Além desta primeira hipótese, temos os fatores comuns a outras políticas: falta de investimento, uma visão de que elas são gastos, péssimas condições de trabalho, terceirização e baixos salários, o que desestimula os trabalhadores. Em Curitiba, os concursos públicos para a Secretaria de Saúde estão congelados há anos, o que vai fazendo com que cada vez dependamos de trabalhadores terceirizados, estagiários, residentes e voluntários para fazer um atendimento que deveria ser prioridade.
O que mais chama atenção é que a política mais rejeitada é, ao mesmo tempo, aquela em que mais avançamos em termos de legislação. O SUS – Sistema Único de Saúde – é uma conquistas incrível do povo brasileiro. Até a sua criação, só aqueles trabalhadores com carteira-assinada tinham direito ao acesso a saúde. Depois de 1988, avançamos para um sistema que tem que ser universal, atender com igualdade, integralmente, perto da sua casa e democrático.
Talvez parte das insatisfações esteja justamente aí: há o que se reclamar daquilo que se tem uma expectativa. Mas isso, obviamente, não limpa a barra dos sucessivos governos que vem destruindo (ou não implementando) o SUS, privilegiando que a população continue precisando enfrentar longas filas ou ir para o sistema privado. Em muitos casos, o sistema privado acaba sendo subsidiado pelo próprio poder público, através do pagamento de consultas e compras de exames laboratoriais.

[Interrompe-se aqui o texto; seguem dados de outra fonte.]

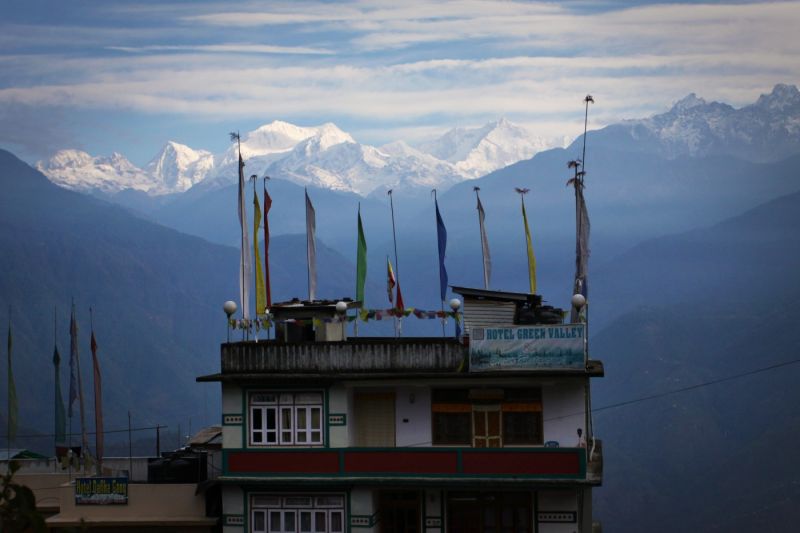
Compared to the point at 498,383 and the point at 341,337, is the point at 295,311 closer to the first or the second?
the point at 341,337

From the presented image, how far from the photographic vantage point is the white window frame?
143 feet

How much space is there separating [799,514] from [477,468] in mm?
137554

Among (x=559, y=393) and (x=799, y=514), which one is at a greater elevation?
(x=559, y=393)

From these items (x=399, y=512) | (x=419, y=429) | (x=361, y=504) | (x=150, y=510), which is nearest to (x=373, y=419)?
(x=419, y=429)

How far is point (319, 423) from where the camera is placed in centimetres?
4356

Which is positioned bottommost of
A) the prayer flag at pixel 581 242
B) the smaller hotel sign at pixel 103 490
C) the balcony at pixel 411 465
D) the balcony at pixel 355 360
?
the smaller hotel sign at pixel 103 490

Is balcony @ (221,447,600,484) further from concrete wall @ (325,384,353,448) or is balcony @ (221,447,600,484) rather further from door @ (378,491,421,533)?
door @ (378,491,421,533)

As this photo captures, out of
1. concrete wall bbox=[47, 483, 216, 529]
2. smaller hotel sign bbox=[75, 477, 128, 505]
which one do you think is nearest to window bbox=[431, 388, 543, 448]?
concrete wall bbox=[47, 483, 216, 529]

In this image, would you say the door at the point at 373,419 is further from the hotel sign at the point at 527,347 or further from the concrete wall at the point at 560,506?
the concrete wall at the point at 560,506

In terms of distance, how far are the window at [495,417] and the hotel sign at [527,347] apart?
1177 millimetres

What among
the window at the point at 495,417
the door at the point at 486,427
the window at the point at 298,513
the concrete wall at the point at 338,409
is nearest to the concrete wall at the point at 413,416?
the window at the point at 495,417

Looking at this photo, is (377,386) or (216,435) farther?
(216,435)

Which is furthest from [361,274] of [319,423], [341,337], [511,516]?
[511,516]

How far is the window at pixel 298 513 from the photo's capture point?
43438mm
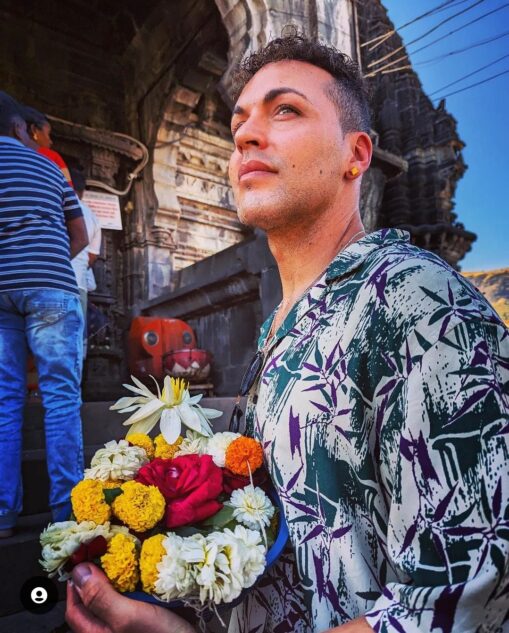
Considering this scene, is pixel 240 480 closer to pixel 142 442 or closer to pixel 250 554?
pixel 250 554

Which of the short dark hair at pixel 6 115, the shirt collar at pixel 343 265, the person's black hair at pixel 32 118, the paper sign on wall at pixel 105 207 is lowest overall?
A: the shirt collar at pixel 343 265

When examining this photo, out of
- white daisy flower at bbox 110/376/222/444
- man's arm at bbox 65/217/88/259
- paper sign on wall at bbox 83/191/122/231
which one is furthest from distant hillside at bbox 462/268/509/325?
white daisy flower at bbox 110/376/222/444

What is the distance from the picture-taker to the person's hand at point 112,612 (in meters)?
0.69

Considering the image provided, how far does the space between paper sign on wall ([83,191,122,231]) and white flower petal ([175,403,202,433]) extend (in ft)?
23.3

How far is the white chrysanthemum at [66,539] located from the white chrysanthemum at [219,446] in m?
0.25

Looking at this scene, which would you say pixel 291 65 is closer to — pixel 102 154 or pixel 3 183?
pixel 3 183

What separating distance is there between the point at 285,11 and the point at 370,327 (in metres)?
5.42

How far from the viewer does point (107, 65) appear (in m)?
8.98

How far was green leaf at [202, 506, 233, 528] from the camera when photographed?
81cm

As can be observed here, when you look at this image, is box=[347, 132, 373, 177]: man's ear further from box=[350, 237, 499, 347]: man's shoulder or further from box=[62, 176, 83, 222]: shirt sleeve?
box=[62, 176, 83, 222]: shirt sleeve

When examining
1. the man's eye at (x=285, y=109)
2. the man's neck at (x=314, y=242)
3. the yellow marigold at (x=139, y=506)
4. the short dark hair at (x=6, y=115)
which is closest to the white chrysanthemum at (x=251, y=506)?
the yellow marigold at (x=139, y=506)

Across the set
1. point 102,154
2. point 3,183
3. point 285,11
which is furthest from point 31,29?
point 3,183

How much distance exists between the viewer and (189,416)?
103 cm

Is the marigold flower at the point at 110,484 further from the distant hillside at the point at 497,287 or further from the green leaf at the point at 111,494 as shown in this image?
the distant hillside at the point at 497,287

Além dos necessários investimentos nas demais áreas e da redução da desigualdade social, há diversas medidas que podem impactar positivamente na saúde dos curitibanos. É dessa forma que vamos deixar de ver a saúde figurando com destaque no primeiro lugar.

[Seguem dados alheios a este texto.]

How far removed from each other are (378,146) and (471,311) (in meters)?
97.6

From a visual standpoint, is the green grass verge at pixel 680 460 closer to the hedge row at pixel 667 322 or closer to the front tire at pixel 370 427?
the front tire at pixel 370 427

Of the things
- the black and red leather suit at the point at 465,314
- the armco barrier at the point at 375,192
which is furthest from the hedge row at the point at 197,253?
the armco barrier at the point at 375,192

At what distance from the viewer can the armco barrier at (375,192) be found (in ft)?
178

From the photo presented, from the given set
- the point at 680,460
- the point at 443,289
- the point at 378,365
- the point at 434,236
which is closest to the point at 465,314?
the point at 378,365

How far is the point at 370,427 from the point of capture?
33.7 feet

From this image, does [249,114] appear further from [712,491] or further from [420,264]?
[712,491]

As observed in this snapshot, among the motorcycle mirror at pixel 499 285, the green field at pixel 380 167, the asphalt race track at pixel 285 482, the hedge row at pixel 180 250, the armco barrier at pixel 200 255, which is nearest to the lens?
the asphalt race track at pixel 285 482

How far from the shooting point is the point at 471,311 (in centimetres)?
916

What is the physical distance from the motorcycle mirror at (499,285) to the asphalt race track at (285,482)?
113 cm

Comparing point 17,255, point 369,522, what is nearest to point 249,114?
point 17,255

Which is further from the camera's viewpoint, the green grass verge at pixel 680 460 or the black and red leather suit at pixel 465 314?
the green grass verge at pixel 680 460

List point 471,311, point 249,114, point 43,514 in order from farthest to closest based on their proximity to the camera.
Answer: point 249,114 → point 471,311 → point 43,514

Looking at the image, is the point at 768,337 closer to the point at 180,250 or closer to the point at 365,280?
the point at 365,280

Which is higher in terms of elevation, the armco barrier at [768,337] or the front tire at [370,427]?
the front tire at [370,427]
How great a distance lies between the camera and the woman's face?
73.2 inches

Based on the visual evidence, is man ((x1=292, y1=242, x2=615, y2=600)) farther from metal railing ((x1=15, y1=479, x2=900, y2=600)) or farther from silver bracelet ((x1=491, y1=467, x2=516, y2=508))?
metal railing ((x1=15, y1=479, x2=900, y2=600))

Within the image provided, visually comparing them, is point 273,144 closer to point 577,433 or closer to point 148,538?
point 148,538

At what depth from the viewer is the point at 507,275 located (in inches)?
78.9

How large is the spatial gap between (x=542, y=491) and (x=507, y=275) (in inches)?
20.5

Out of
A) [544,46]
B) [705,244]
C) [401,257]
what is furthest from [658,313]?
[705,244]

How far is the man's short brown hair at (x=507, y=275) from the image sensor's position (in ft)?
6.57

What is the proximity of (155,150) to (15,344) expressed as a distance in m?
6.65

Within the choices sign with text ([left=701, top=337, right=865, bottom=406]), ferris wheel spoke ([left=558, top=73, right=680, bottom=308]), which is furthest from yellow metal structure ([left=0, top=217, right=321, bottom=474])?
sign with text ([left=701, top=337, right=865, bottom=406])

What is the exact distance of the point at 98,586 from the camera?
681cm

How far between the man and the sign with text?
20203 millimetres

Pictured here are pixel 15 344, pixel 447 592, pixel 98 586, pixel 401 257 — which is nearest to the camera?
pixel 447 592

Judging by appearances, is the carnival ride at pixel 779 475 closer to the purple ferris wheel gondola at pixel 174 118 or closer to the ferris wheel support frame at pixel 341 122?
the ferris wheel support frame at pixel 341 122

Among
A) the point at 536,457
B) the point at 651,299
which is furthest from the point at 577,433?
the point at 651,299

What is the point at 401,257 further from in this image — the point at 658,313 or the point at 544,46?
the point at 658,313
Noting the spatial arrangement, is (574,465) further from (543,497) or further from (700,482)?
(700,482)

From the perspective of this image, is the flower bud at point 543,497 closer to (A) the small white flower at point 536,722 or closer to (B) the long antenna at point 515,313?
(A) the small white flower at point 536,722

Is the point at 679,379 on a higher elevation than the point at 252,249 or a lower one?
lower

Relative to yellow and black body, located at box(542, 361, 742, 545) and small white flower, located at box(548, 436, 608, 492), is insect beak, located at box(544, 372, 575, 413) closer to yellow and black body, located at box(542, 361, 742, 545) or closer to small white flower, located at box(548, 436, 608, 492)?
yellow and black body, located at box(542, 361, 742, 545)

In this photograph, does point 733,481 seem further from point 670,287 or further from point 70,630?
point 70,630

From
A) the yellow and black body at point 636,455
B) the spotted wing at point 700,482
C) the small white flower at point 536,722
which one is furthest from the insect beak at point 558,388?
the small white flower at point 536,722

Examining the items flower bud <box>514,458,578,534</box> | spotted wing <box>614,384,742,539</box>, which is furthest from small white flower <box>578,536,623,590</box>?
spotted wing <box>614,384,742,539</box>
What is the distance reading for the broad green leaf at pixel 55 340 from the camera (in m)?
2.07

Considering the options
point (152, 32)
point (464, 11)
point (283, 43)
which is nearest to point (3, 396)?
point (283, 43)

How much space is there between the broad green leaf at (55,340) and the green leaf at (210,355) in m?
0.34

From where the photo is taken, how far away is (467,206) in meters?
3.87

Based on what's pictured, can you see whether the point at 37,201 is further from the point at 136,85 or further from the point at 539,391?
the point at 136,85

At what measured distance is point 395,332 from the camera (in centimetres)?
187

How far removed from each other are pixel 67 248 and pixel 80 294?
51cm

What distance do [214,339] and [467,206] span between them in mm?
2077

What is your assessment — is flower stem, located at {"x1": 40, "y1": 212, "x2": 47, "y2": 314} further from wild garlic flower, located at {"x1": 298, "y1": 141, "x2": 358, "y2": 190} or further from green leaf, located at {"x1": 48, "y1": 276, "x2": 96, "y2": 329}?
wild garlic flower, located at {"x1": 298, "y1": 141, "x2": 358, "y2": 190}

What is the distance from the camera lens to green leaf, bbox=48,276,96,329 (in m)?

Para todas as medidas que vamos citar, é preciso ter compromisso com aquilo que é público. Infelizmente, não é o caso que vemos na nossa cidade e em nosso país, onde muitos políticos são donos de estabelecimentos privados de saúde ou são financiados por estes.

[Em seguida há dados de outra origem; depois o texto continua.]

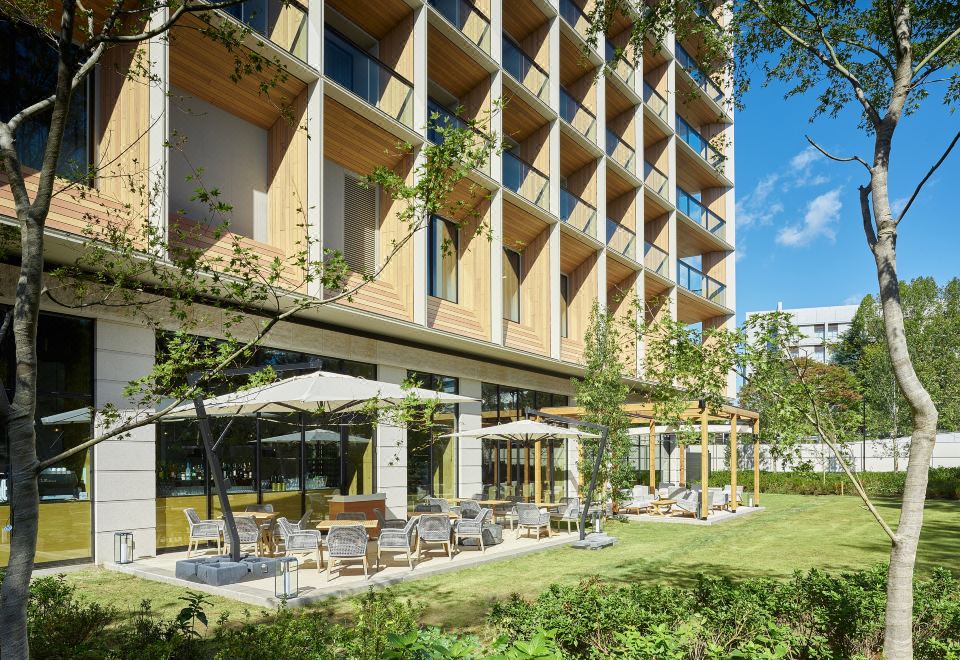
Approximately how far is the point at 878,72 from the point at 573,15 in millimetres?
20373

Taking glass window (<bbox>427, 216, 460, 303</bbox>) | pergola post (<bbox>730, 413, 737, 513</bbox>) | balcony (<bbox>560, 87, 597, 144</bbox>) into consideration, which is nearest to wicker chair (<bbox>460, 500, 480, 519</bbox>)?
glass window (<bbox>427, 216, 460, 303</bbox>)

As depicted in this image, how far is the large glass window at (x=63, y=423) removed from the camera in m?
12.0

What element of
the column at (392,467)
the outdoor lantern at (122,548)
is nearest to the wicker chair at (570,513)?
the column at (392,467)

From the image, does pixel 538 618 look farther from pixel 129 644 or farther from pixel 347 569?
pixel 347 569

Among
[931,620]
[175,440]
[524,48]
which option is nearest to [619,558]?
[931,620]

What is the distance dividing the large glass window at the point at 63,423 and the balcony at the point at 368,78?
336 inches

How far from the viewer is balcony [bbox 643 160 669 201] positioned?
31047mm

Só vamos ter saúde de qualidade se tivermos melhores condições de trabalho. Para isso, precisamos acabar com a terceirização e com as contratações via Fundação. É preciso melhorar o salário dos trabalhadores (especialmente dos Agentes Comunitários de Saúde), voltar a fazer concurso público e não deixar que o sistema dependa de horas-extras.
Só vamos ter saúde de qualidade se tivermos uma vida mais digna. Precisamos de um transporte público de melhor qualidade, em que as pessoas possam viajar sentadas na maior parte das vezes. Se uma grande parcela da população demora 2h para chegar em casa (entre a ida e a volta) e ainda trabalha 8h por dia, não é possível exigir dela que faça exercícios físico, ande no parque (como adoram indicar os cardiologistas), que se alimente com qualidade.
Só vamos ter saúde de qualidade se tivermos profissionais qualificados. Em Curitiba, o IMAP, instituto da Prefeitura que promove cursos de capacitação, está abandonado. É preciso voltar a investir nele, para que os trabalhadores da saúde tenham acesso a uma capacitação voltada para o SUS, algo que não acontece hoje na maioria das faculdades, especialmente nas de medicina.
Ao invés de fazer essas medidas, a Prefeitura infelizmente aposta em invencionices. Recentemente, orientou que os trabalhadores ligassem para a casa daqueles que estão em filas de espera, perguntando se querem mesmo estar e se precisam de tais consultas. Um absurdo, em todos os sentidos.
Por fim, é preciso dizer que não basta substituir a saúde por outro problema na lista da população. Devemos, sim, trabalhar para que o nenhum seja o primeiro colocado daqui uns anos nessas pesquisas.